3. Keep Your Extremities Warm and Engaged
Dressing in layers will help your core stay warm, making it easier for your body to pump heat to your extremities. Bad news: your head, hands, feet, and ears tend to lose heat much quicker than your core.
So give your body a helping hand by protecting your extremities and trapping in warmth. Think about wearing a hat, scarf, gloves, earmuffs, or balaclava. And don’t forget warm socks and the proper shoes for your exercise/weather conditions.
Always choose moisture-wicking, water-repellent fabrics to block dampness and wind.
Don’t forget to keep your extremities moving. Wiggle your fingers while you run or do small leg circles during your water breaks. Your blood will continue pumping to these areas and make your body warmer as a result.
Now You Know How to Stay Warm with Your Outdoor Workouts
It’s easy to follow these three tips for how to stay warm while working out during the coldest months of the year.

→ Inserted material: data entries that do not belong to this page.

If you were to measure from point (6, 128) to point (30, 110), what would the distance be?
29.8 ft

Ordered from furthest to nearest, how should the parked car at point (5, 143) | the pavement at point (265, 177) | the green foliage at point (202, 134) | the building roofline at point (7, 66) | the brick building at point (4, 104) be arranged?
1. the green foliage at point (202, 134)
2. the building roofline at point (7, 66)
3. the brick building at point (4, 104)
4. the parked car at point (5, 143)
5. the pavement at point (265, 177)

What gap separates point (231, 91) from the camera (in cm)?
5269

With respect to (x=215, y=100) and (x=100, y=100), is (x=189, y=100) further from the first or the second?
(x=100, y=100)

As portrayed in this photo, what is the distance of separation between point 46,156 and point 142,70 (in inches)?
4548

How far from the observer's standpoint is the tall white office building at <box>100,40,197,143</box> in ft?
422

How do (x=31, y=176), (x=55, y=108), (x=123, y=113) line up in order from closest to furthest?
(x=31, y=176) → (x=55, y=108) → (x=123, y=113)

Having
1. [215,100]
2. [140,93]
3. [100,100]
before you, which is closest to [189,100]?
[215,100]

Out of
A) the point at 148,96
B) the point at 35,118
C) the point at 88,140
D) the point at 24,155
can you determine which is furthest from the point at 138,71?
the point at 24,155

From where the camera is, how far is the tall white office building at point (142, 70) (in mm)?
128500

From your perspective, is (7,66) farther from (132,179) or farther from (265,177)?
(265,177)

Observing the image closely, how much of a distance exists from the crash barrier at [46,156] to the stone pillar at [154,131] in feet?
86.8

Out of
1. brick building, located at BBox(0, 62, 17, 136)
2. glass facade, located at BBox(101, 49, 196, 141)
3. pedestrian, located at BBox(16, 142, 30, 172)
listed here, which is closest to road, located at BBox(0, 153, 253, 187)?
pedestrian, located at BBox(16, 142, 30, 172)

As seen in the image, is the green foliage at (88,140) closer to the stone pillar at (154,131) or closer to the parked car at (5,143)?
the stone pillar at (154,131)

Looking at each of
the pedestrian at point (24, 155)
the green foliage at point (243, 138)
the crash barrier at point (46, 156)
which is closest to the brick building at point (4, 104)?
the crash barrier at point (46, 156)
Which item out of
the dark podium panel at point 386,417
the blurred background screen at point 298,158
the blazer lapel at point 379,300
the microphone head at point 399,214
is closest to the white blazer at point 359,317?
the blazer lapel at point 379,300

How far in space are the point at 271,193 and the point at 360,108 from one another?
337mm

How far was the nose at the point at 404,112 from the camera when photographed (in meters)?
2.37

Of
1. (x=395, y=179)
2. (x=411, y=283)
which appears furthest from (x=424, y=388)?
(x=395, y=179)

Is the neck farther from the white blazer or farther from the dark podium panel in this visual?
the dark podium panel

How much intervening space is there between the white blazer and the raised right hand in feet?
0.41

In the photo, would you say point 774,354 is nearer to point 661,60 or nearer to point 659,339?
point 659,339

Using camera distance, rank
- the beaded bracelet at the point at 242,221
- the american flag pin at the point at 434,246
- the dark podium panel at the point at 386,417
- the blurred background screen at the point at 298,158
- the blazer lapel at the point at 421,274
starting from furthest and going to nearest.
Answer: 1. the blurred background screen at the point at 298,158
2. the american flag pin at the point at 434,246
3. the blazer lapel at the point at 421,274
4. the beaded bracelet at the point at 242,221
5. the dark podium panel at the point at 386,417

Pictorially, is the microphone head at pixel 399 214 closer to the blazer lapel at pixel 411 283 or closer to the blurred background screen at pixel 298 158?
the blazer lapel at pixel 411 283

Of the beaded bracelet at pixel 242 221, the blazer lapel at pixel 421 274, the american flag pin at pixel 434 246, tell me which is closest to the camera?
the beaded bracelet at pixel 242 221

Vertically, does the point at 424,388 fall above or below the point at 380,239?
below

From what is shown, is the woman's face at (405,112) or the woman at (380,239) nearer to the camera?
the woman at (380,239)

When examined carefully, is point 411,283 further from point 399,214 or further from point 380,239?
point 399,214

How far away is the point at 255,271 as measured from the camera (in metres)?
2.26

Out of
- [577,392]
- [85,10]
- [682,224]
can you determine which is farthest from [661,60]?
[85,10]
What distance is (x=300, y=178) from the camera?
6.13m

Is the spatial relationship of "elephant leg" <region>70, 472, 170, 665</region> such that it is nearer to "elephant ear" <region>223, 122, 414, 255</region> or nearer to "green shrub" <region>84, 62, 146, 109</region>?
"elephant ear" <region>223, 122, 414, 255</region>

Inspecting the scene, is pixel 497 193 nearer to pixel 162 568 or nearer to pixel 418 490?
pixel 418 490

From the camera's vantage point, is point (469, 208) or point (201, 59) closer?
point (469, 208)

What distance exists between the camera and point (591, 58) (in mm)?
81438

When you schedule your exercise according to the forecast and know what to wear when working out outside, you may discover that fall and winter outdoor workouts are even better than those in the spring and summer.
After all, if you’re not dripping in sweat within the first five minutes, you may be able to exercise longer. And without the blazing summer sun in your face, you may find it easier to boost your workout intensity.
So get outside, and take advantage of the cooler weather today! It won’t last forever.